#### TASK MATERIAL

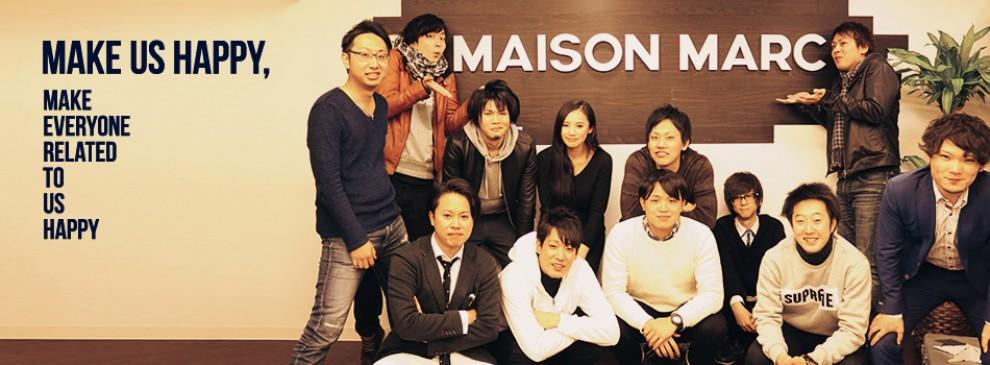 株式会社MAISON MARCの【未経験OK】新規自社サービスを共に創り上げるWebデザイナーのカバー画像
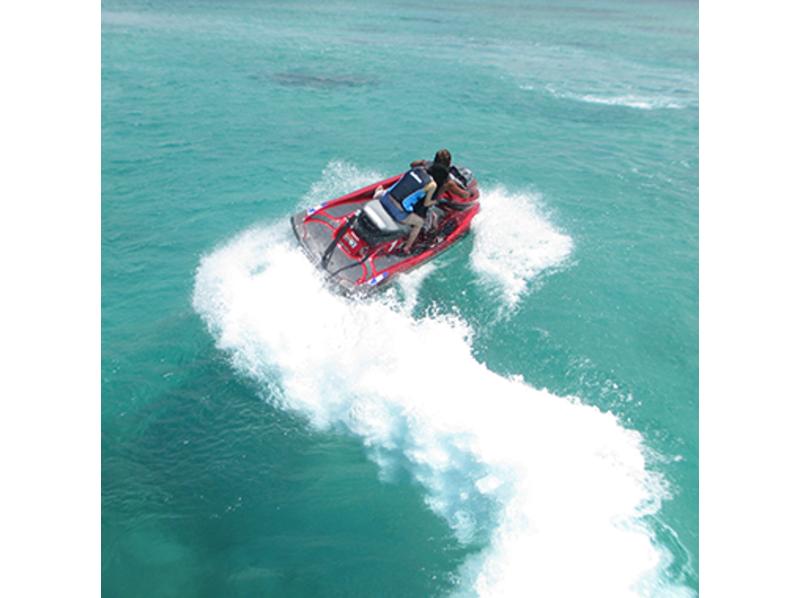 【沖縄・石垣島】ウェイクボードなど遊びたい放題!ボート貸切プラン(1日チャーターコース)の紹介画像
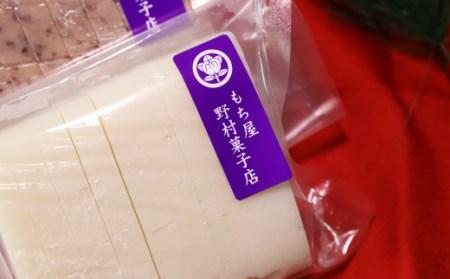 ★野村菓子店 切りもち 2本セット A-263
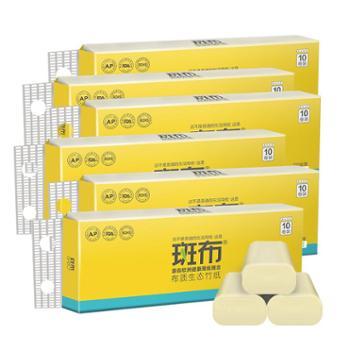 斑布无芯卷纸家庭装实惠装家用本色卫生手纸巾70gX60卷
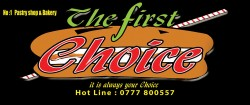 The First Choice – Restaurant & Fast Food -Gampaha, Srilanka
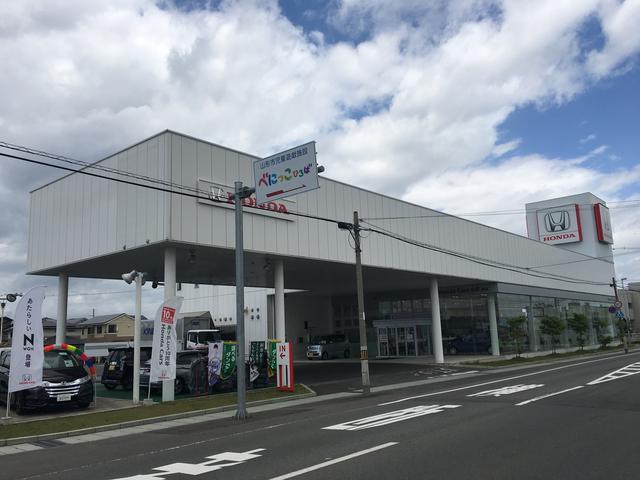 [山形県]HondaCars山形 嶋店 (株)ホンダカーズ山形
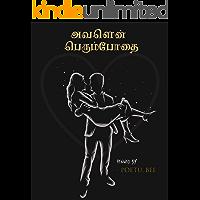 அவளென் பெரும்போதை (Tamil Edition)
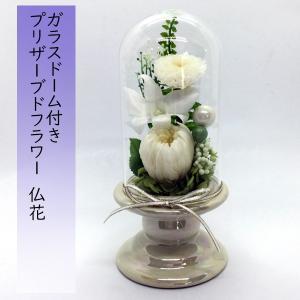 【送料無料】お供え用 仏花 プリザーブドフラワー ガラスドーム付 お花(白)、器(アイボリー) surprise-flower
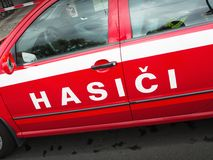 Fire chief's car. Fire department's car - side view Royalty Free Stock Photo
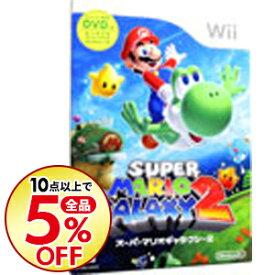 【中古】Wii 【DVD・外箱同梱】スーパーマリオギャラクシー2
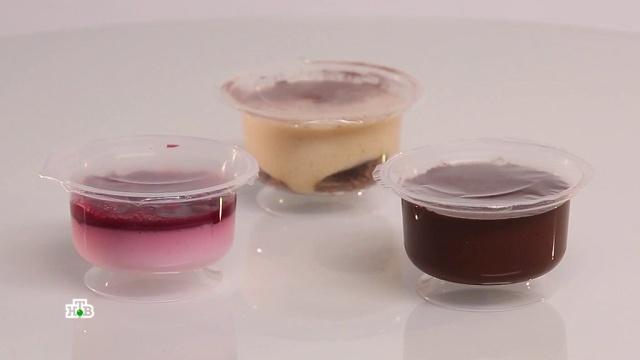 Низкокалорийные десерты губительны для здоровья.еда, здоровье, лишний вес/диеты/похудение, продукты.НТВ.Ru: новости, видео, программы телеканала НТВ
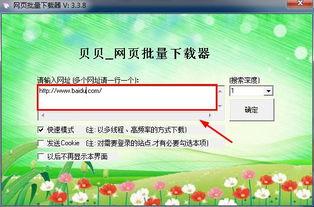 网页批量下载工具 贝贝网页批量下载器下载 v3.4.1官方最新版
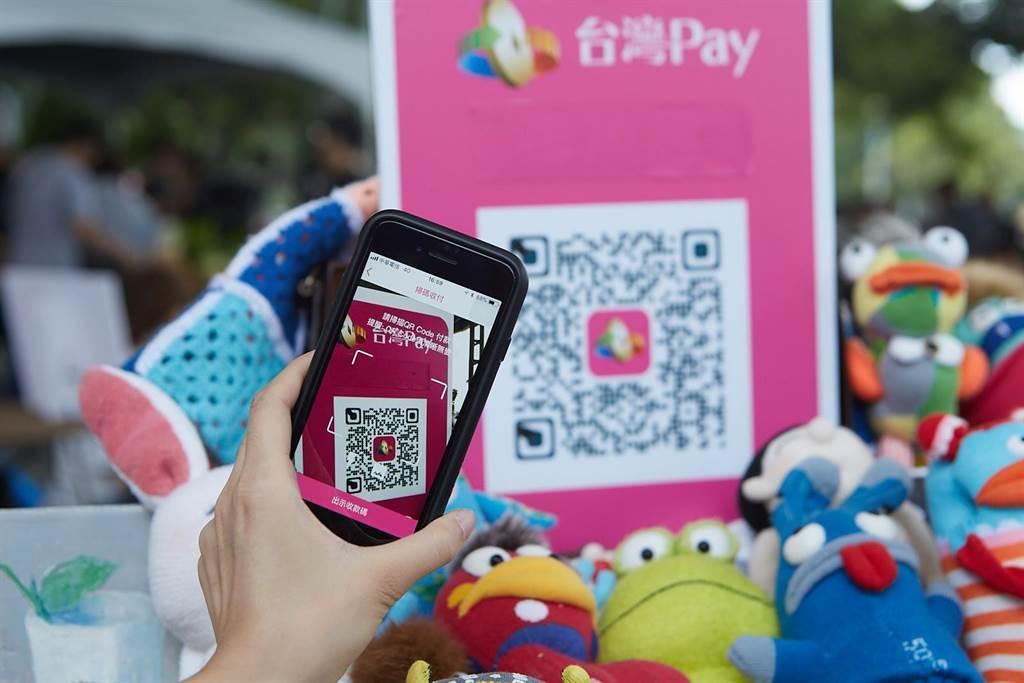 台灣Pay討論度最高。(圖/報系資料照)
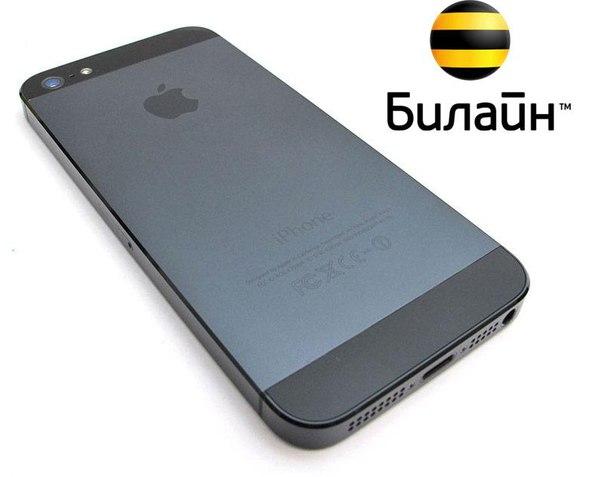 iPhone Beeline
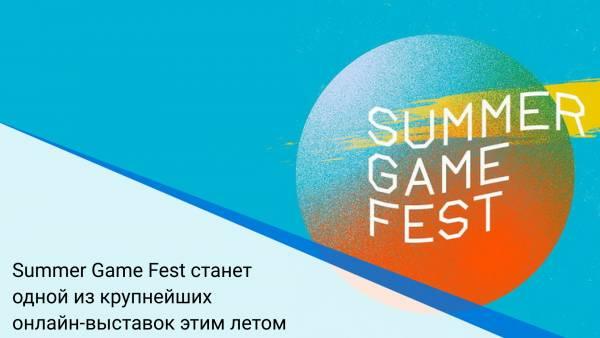 Summer Game Fest станет одной из крупнейших онлайн-выставок этим летом
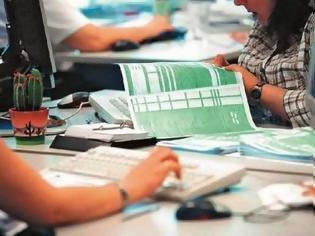 Φωτογραφία για Παράταση για τις φορολογικές δηλώσεις ανακοίνωσε το ΥΠΟΙΚ
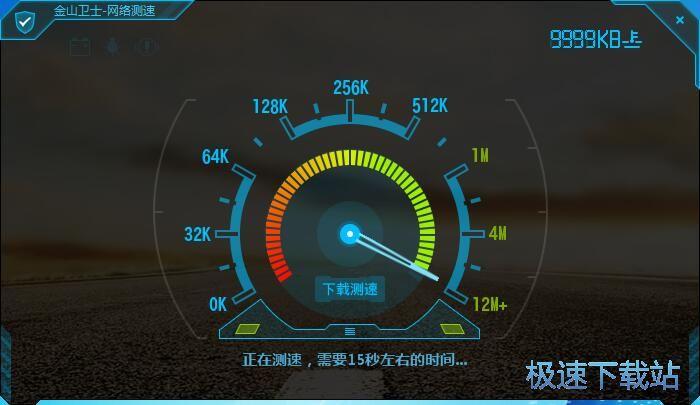 图:测试网速教程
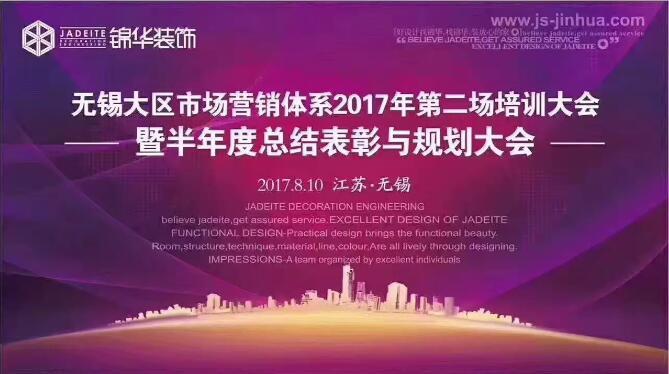 锦华装饰无锡大区市场营销体系2017年第二场培训大会 — — 暨半年度总结表彰与规划大会
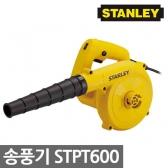스탠리 송풍기 STPT600 브로와 브로워 먼지청소기 정품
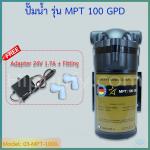 100-150 GPD ปั๊มผลิต(ปั๊มอัด) ปั๊มน้ำเครื่องกรองน้ำ RO Booster Pump รุ่น MPT พร้อมหม้อแปลง 24V 1.7A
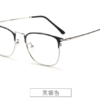 CHASM 近视全框眼镜框+配1.60非球面镜片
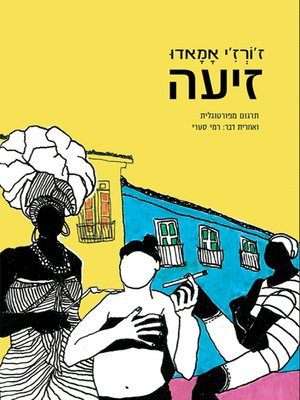 cover image of זיעה - Sweat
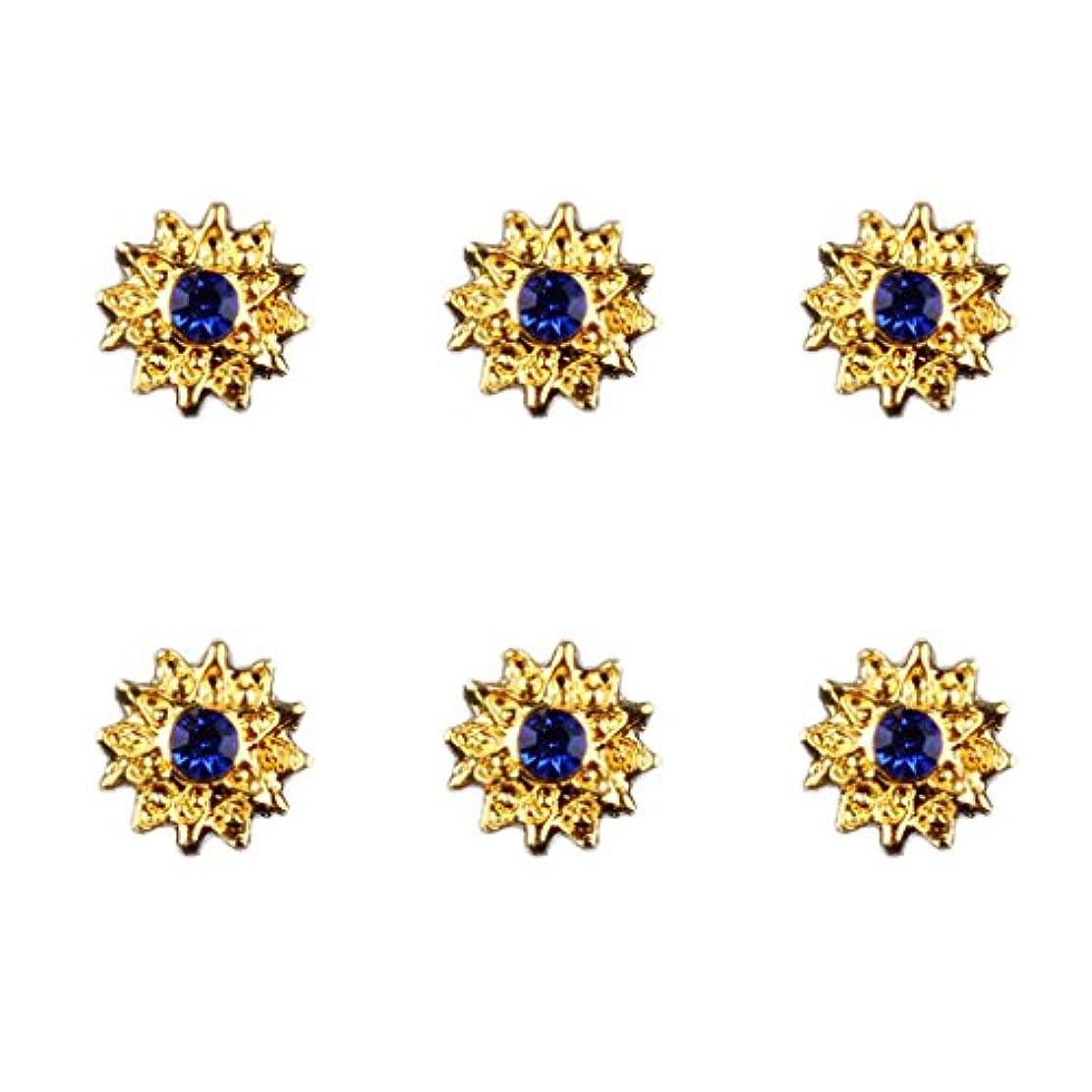 通り抜けるディスコ通訳約50個入り マニキュア ダイヤモンド 3Dネイルアート ヒントステッカー 装飾 全8種類 - 6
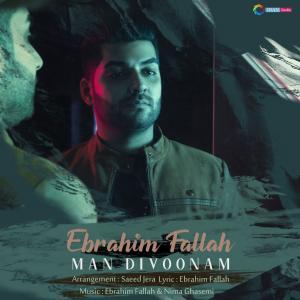 Ebrahim Fallah – Man Divoonam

########

Copy the lines above exactly. Do not include pictures.

**ANSWER AREA**.
 株式会社MAISON MARCの【未経験OK】新規自社サービスを共に創り上げるWebデザイナーのカバー画像
 【沖縄・石垣島】ウェイクボードなど遊びたい放題!ボート貸切プラン(1日チャーターコース)の紹介画像
 ★野村菓子店 切りもち 2本セット A-263
 斑布无芯卷纸家庭装实惠装家用本色卫生手纸巾70gX60卷
 The First Choice – Restaurant & Fast Food -Gampaha, Srilanka
 [山形県]HondaCars山形 嶋店 (株)ホンダカーズ山形
 அவளென் பெரும்போதை (Tamil Edition)
 【送料無料】お供え用 仏花 プリザーブドフラワー ガラスドーム付 お花(白)、器(アイボリー) surprise-flower
 Fire chief's car. Fire department's car - side view Royalty Free Stock Photo
 【中古】Wii 【DVD・外箱同梱】スーパーマリオギャラクシー2
 Низкокалорийные десерты губительны для здоровья.еда, здоровье, лишний вес/диеты/похудение, продукты.НТВ.Ru: новости, видео, программы телеканала НТВ
 网页批量下载工具 贝贝网页批量下载器下载 v3.4.1官方最新版
 台灣Pay討論度最高。(圖/報系資料照)
 iPhone Beeline
 Summer Game Fest станет одной из крупнейших онлайн-выставок этим летом
 Φωτογραφία για Παράταση για τις φορολογικές δηλώσεις ανακοίνωσε το ΥΠΟΙΚ
 图:测试网速教程
 锦华装饰无锡大区市场营销体系2017年第二场培训大会 — — 暨半年度总结表彰与规划大会
스탠리 송풍기 STPT600 브로와 브로워 먼지청소기 정품
 100-150 GPD ปั๊มผลิต(ปั๊มอัด) ปั๊มน้ำเครื่องกรองน้ำ RO Booster Pump รุ่น MPT พร้อมหม้อแปลง 24V 1.7A
 CHASM 近视全框眼镜框+配1.60非球面镜片
 cover image of זיעה - Sweat
 通り抜けるディスコ通訳約50個入り マニキュア ダイヤモンド 3Dネイルアート ヒントステッカー 装飾 全8種類 - 6
 Ebrahim Fallah – Man Divoonam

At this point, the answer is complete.